::: Data excerpts :::

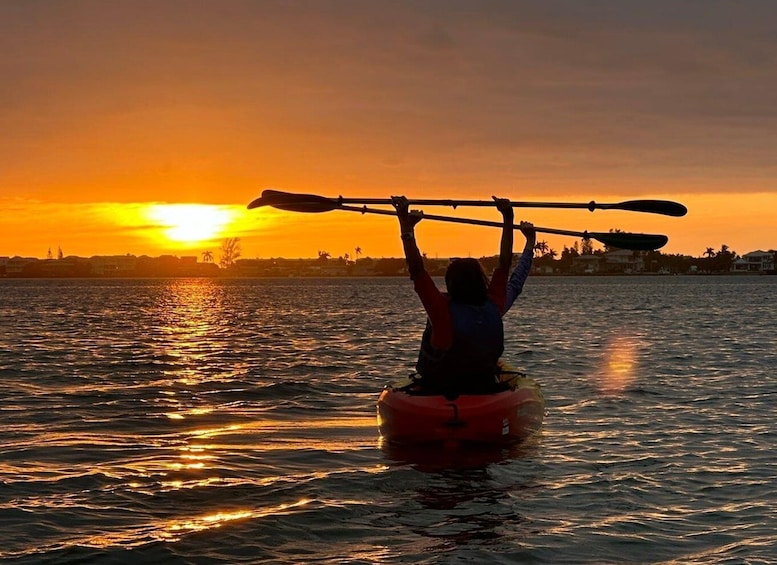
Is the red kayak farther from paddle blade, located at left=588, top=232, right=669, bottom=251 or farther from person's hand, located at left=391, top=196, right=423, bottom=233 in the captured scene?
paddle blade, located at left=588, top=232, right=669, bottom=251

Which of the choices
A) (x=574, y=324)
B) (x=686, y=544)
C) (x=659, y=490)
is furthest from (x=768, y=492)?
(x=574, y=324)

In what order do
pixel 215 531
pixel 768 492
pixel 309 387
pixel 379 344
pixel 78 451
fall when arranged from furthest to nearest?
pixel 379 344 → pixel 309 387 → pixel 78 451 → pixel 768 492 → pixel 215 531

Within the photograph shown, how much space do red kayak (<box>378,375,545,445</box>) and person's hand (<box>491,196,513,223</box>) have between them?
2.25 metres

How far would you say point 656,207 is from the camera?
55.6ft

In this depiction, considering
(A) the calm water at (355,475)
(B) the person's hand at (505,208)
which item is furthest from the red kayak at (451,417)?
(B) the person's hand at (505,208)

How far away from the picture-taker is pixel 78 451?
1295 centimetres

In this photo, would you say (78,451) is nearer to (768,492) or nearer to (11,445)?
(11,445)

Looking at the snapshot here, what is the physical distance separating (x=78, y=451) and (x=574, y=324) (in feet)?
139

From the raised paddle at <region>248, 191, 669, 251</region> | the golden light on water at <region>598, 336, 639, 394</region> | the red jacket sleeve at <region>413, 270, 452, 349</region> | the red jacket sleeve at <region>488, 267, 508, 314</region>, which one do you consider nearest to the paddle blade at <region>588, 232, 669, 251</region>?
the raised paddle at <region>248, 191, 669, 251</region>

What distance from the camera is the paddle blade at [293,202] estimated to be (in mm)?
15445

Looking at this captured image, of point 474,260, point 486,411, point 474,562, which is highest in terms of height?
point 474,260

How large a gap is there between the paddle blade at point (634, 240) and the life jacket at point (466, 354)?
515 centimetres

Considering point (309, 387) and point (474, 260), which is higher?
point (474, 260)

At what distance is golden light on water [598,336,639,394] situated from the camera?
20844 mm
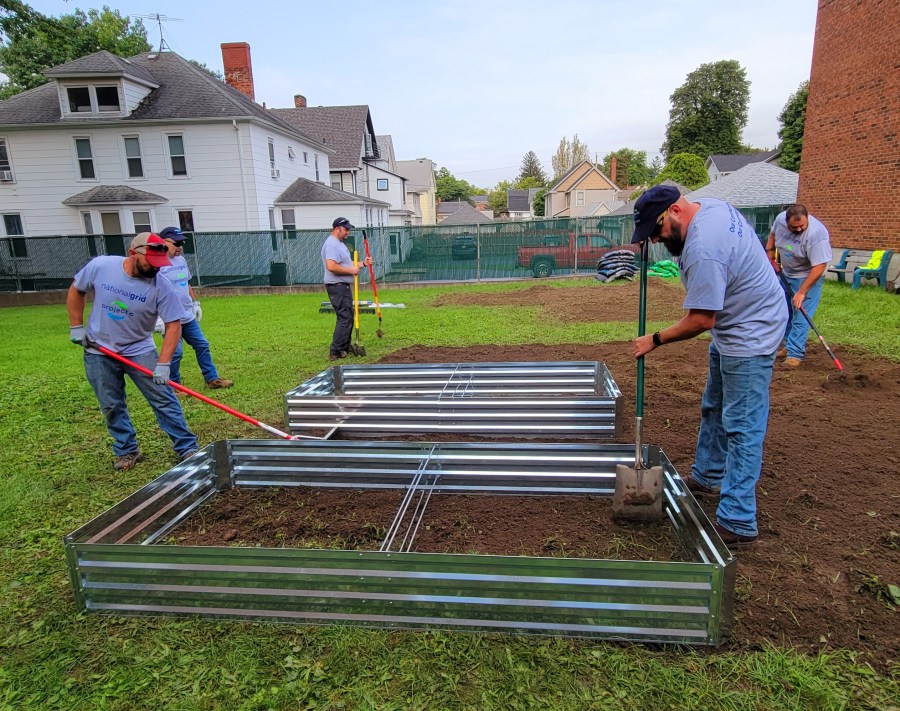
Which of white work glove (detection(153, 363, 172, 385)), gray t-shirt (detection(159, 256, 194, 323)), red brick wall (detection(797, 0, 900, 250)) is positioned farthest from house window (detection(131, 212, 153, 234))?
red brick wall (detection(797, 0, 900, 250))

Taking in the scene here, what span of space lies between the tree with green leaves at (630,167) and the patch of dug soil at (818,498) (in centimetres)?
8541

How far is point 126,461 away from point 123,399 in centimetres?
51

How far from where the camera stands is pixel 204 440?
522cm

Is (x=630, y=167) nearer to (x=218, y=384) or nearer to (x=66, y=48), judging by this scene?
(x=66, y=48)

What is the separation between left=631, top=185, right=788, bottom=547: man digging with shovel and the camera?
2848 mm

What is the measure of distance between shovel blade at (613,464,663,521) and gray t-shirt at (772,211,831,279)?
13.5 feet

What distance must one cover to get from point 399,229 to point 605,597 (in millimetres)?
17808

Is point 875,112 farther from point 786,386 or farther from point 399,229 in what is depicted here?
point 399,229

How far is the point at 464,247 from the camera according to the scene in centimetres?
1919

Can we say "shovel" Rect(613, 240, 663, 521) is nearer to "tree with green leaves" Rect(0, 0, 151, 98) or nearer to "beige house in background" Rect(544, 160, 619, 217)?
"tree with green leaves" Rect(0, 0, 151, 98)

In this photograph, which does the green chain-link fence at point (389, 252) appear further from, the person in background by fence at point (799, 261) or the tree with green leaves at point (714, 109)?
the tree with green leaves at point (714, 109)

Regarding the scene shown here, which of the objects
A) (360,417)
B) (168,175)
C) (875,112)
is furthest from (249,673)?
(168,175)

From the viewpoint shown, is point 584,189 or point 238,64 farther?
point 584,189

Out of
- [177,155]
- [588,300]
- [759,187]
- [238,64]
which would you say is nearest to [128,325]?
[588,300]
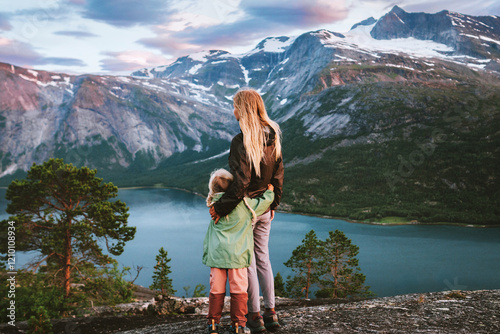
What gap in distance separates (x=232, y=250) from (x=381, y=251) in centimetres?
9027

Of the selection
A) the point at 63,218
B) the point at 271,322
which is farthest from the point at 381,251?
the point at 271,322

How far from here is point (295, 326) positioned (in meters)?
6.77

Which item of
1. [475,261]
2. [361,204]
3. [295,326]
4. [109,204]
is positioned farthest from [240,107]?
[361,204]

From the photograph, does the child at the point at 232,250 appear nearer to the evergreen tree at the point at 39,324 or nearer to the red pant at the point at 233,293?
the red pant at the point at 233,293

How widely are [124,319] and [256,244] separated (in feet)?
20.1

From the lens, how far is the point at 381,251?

:::

**What is asked:** Return the records above exactly as they appear, starting with the line that contains "Is point 875,112" and going on through the end of the records. Leave the pictures out of your answer.

**Task solution:**
Is point 875,112 farther from point 786,386 or farther from point 399,229 in what is depicted here?
point 399,229

How far is the point at 464,247 from the camera according to the scene in centimetres?
1919

Can we say "shovel" Rect(613, 240, 663, 521) is nearer to "tree with green leaves" Rect(0, 0, 151, 98) or nearer to "beige house in background" Rect(544, 160, 619, 217)?
"tree with green leaves" Rect(0, 0, 151, 98)

In this photograph, which does the green chain-link fence at point (389, 252) appear further from, the person in background by fence at point (799, 261) or the tree with green leaves at point (714, 109)?
the tree with green leaves at point (714, 109)

Regarding the scene shown here, which of the objects
A) (360,417)
B) (168,175)
C) (875,112)
is furthest from (249,673)?
(168,175)

From the viewpoint shown, is point 584,189 or point 238,64 farther?
point 584,189

Out of
- [177,155]
- [588,300]
- [759,187]
- [238,64]
which would you say is nearest to [128,325]?
[588,300]
What gap in distance separates (x=232, y=250) from (x=381, y=251) in centimetres?
9027

Of the selection
A) the point at 63,218
B) the point at 271,322
which is farthest from the point at 381,251?
the point at 271,322

How far from here is point (295, 326) positioned (in meters)?
6.77

Which item of
1. [475,261]
2. [361,204]
3. [295,326]
4. [109,204]
is positioned farthest from [240,107]?
[361,204]

From the photograph, does the child at the point at 232,250 appear nearer to the evergreen tree at the point at 39,324 or nearer to the red pant at the point at 233,293?
the red pant at the point at 233,293

How widely are [124,319] and [256,244] separated (in feet)?
20.1

From the lens, how far is the point at 381,251?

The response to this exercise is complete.